▸ TEXT BLOCK:
_ _ _ _ _

LIBLICENSE-L Archives

LibLicense-L Discussion Forum

LIBLICENSE-L@LISTSERV.CRL.EDU

Options: Use Forum View

Use Monospaced Font
Show Text Part by Default
Show All Mail Headers

Message: [<< First] [< Prev] [Next >] [Last >>]
Topic: [<< First] [< Prev] [Next >] [Last >>]
Author: [<< First] [< Prev] [Next >] [Last >>]

Print Reply
Subject:
From:
LIBLICENSE <[log in to unmask]>
Reply To:
LibLicense-L Discussion Forum <[log in to unmask]>
Date:
Tue, 26 Jun 2012 22:04:42 -0400
Content-Type:
text/plain
Parts/Attachments:
text/plain (58 lines)
From: Sandy Thatcher <[log in to unmask]>
Date: Tue, 26 Jun 2012 08:32:29 -0500

I agree that this student was ill served by his university (though he
might have paid more attention himself to reading the contract he
signed), but I would also guess that many universities do a much
better job of educating their graduate students than this university
did. I served on the ETD task force that oversaw the transition to
submission of electronic dissertations at Penn State, and we provided
graduate students there with thorough information on all aspects of
the process, including publishing and copyright (the sections on which
I wrote myself): http://www.etd.psu.edu/. Penn State was hardly alone
in providing this kind of information to its graduate students.

Sandy Thatcher

P.S. Please also read my comment to the Chronicle article, toward the end.


> From: Jim O'Donnell <[log in to unmask]>
> Date: Mon, 25 Jun 2012 20:10:26 -0700
>
> A Cautionary Tale"
>
> http://chronicle.com/article/Dissertation-for-Sale-A/132401/
>
> This article from CHE reports a recent Ph.D.'s startled experience of
> finding that because he checked a box without thinking on the form
> with which he deposited his dissertation with ProQuest, his
> dissertation was now available for sale for $32 on the Nook reader.
> He objects, I think rightly, and I hope he can reverse the
> box-checking.

_ _ _ _ _

▸ MATERIAL:

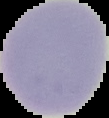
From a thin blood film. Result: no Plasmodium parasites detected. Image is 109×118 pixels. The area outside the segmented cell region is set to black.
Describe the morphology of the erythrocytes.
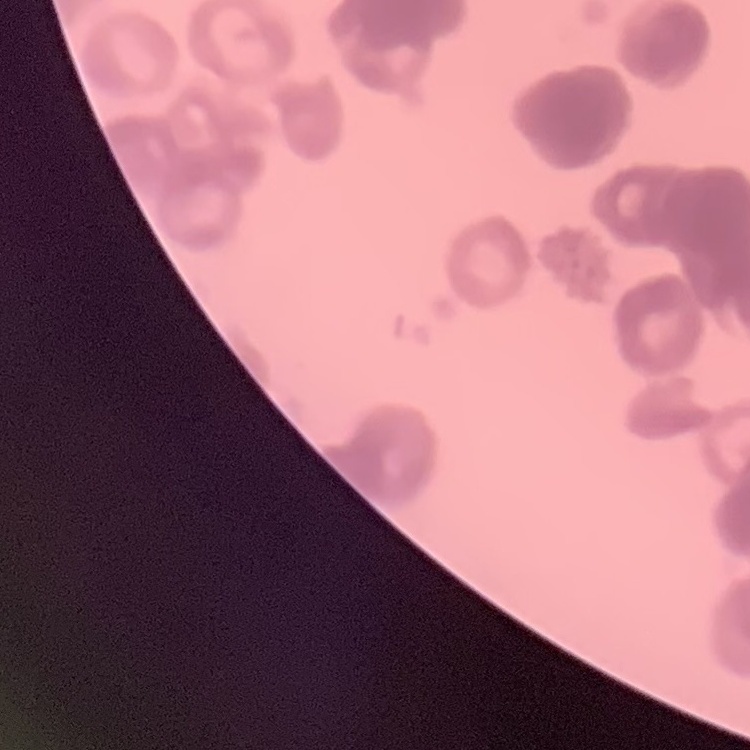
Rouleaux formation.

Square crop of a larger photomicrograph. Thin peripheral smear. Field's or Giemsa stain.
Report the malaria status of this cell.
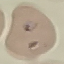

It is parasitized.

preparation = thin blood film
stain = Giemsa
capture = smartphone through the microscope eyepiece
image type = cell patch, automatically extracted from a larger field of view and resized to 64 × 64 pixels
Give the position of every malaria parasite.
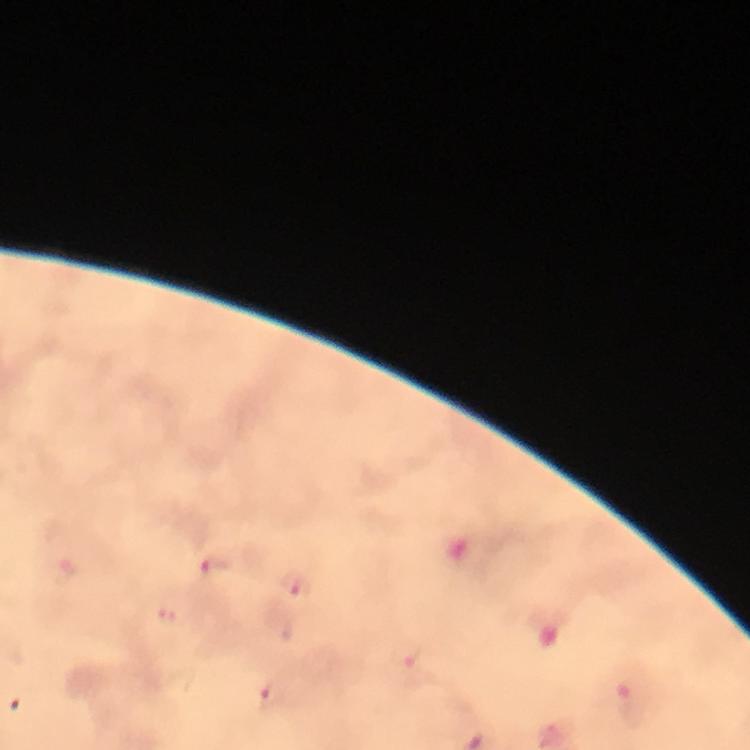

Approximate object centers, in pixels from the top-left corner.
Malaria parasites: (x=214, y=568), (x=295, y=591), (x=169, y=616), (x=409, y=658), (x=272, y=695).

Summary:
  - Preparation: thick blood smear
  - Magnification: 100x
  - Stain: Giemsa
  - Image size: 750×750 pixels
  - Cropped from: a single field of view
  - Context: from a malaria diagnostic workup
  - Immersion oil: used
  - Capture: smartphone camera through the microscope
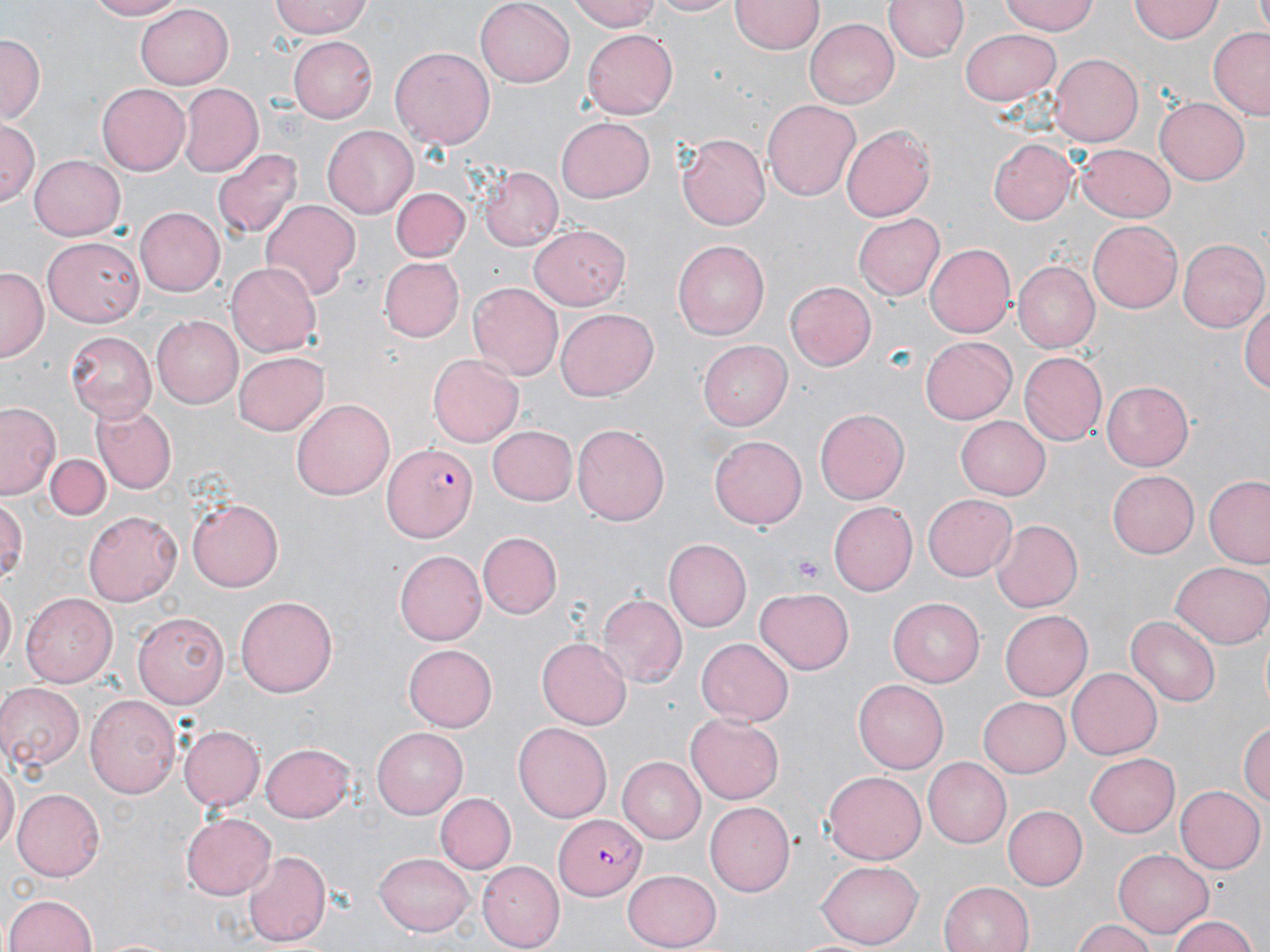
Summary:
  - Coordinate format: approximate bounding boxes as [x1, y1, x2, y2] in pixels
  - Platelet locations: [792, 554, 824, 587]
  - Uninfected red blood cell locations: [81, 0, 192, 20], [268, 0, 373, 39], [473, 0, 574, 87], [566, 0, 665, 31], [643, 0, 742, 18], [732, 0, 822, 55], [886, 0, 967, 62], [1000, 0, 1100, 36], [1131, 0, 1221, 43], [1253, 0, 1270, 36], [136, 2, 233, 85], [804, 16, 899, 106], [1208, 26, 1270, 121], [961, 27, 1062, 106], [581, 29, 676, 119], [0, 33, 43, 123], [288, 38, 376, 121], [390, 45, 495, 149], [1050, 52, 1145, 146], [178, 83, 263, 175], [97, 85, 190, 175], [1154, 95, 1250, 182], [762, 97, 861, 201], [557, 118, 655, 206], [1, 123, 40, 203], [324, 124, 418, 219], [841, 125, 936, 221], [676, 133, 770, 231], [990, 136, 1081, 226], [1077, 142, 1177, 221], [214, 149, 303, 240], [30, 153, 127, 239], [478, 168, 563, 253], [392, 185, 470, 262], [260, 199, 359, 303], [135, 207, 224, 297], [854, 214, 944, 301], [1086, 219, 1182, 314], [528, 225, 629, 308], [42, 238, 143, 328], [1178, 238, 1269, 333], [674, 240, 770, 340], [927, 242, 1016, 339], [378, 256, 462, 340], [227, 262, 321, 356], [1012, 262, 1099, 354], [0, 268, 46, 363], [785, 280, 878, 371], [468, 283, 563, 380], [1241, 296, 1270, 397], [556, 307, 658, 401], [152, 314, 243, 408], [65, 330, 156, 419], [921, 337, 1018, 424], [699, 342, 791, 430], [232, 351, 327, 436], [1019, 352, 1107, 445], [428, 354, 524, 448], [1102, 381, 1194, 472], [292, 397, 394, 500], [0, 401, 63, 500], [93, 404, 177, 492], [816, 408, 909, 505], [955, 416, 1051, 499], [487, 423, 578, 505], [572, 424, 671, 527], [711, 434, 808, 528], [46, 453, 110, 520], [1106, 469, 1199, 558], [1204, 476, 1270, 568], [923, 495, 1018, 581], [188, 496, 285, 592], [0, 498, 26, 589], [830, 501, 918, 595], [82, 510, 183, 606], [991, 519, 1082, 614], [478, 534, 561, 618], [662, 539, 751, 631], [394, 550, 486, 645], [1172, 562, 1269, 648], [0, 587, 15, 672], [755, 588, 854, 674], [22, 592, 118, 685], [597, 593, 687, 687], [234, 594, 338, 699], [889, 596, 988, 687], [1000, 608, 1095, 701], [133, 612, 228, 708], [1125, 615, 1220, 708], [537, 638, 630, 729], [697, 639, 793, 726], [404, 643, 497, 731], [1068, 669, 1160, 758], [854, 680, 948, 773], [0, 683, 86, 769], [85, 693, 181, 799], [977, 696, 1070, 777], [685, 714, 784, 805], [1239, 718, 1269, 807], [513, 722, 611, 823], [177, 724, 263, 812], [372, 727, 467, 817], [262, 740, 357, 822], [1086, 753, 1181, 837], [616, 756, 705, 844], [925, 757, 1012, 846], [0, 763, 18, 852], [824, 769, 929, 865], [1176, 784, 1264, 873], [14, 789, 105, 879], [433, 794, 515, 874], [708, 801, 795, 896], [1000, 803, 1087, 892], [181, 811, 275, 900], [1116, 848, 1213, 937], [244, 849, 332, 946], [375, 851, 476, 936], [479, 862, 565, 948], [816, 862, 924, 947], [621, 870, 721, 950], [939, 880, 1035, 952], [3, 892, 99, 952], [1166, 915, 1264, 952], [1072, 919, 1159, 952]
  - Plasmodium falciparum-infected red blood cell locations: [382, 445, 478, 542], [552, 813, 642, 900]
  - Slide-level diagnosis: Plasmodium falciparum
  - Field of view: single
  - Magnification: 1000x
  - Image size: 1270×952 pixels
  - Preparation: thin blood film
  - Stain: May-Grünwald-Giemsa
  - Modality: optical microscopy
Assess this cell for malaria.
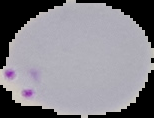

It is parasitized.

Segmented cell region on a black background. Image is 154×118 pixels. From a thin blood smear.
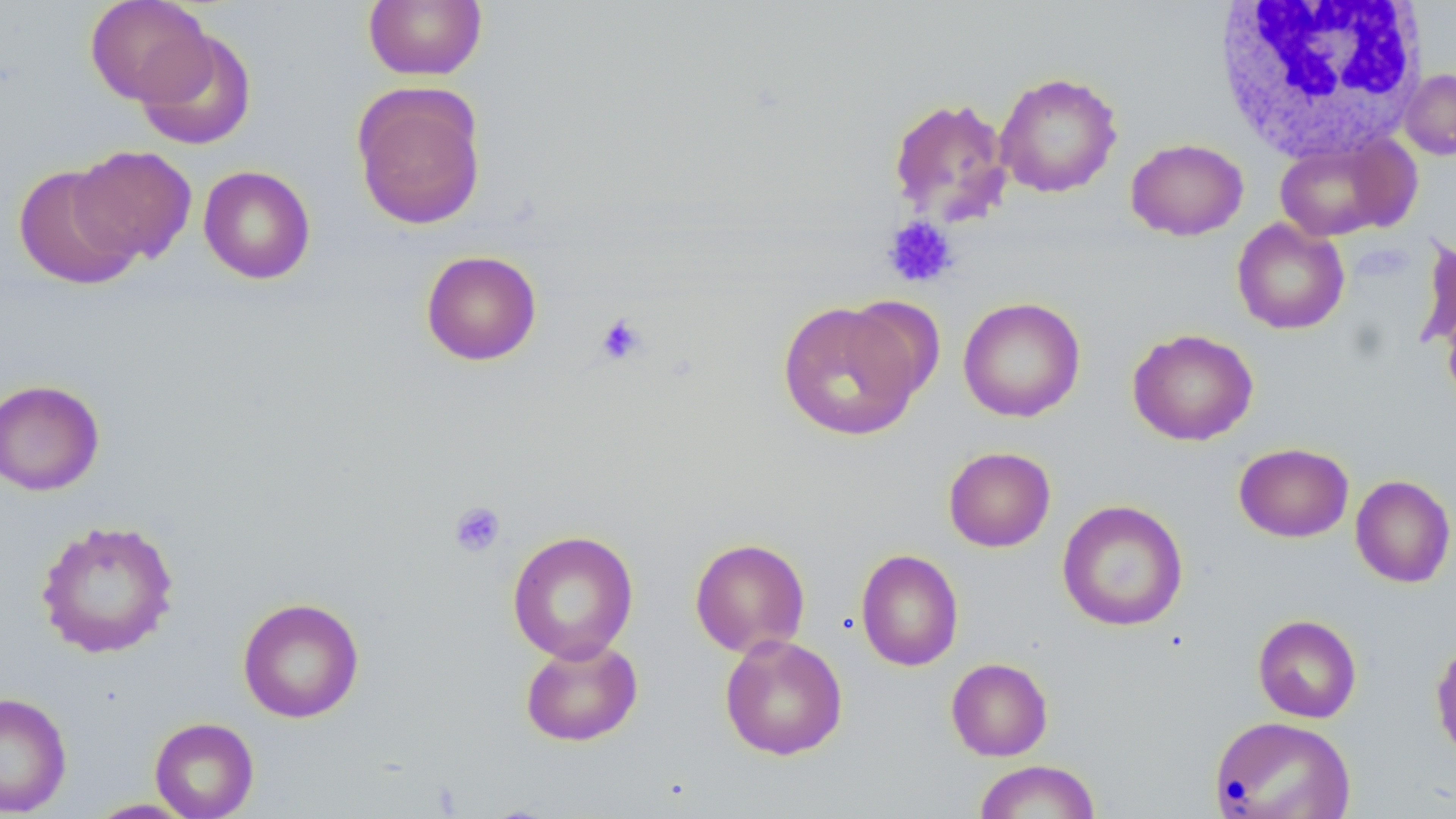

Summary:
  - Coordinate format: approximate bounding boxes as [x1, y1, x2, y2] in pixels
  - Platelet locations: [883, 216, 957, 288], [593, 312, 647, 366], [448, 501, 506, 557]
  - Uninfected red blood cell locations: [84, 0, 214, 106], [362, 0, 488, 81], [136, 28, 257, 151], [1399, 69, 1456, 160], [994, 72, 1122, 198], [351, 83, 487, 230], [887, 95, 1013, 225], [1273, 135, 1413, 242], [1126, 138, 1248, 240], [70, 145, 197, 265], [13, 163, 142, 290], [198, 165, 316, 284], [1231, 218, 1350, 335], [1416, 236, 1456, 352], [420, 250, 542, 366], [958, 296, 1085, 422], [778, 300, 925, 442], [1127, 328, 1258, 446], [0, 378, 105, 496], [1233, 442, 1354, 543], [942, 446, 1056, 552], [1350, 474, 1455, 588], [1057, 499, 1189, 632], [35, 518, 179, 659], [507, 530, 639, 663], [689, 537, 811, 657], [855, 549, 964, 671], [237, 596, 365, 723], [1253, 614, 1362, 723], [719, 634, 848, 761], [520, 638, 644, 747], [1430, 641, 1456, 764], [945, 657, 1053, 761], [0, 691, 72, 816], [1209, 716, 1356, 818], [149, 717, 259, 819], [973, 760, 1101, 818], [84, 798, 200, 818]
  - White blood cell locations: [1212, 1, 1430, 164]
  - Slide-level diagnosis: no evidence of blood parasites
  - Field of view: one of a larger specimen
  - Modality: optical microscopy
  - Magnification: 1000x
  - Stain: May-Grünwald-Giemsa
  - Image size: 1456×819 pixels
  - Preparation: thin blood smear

_ _ _ _ _

▸ TASKS FOR THIS EXERCISE:
1 > List every display option named in the forum message.
2 > Extract the passage of the forum message starting at "I agree that" and ending at "toward the end.".
The data has no connection to the forum message.

▸ EXERCISE ANSWERS:
1 >
- Use Forum View
- Use Monospaced Font
- Show Text Part by Default
- Show All Mail Headers

2 >
I agree that this student was ill served by his university (though he
might have paid more attention himself to reading the contract he
signed), but I would also guess that many universities do a much
better job of educating their graduate students than this university
did. I served on the ETD task force that oversaw the transition to
submission of electronic dissertations at Penn State, and we provided
graduate students there with thorough information on all aspects of
the process, including publishing and copyright (the sections on which
I wrote myself): http://www.etd.psu.edu/. Penn State was hardly alone
in providing this kind of information to its graduate students.

Sandy Thatcher

P.S. Please also read my comment to the Chronicle article, toward the end.